I'll have the complete chapter 1 of Project Random Thoughts up soon (this percussion solo won't be part of it). Possibly by tomorrow...maybe. If not then, probably sometime after next week, because I'm going to be away.

So...tell me what you think of this.

----------


## PenguinLord13

I'd love to listen to it, but when I loaded it the quicktime thing had a big question mark over it, and it didn't play. Is it regular mp3 or a some other codec?

----------


## Bornslip

> _Originally posted by PenguinLord13_
> *I'd love to listen to it, but when I loaded it the quicktime thing had a big question mark over it, and it didn't play.

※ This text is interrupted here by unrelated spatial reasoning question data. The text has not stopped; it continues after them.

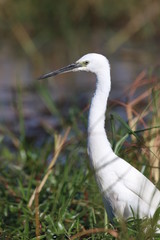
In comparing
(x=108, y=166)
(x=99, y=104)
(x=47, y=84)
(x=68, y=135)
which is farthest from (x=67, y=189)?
(x=47, y=84)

Is it regular mp3 or a some other codec?*



Try downloading the file and play it in winamp, worked for me!  :smiley: 

As for the track, I liked the sounds and composition... It sort of makes me think of a movie scene in a jungle or something, or a chase or whatever... well done though  :smiley:

----------


## PenguinLord13

> _Originally posted by Bornslip_
> *
> 
> Try downloading the file and play it in winamp, worked for me! 
> 
> As for the track, I liked the sounds and composition... It sort of makes me think of a movie scene in a jungle or something, or a chase or whatever... well done though*



Thanks, I downloaded and played it in iTunes, not Winamp, but wahtever, it worked. Yeah, it's cool. Like freaky jungle scene ritual thingy. Cool. Nice job.

----------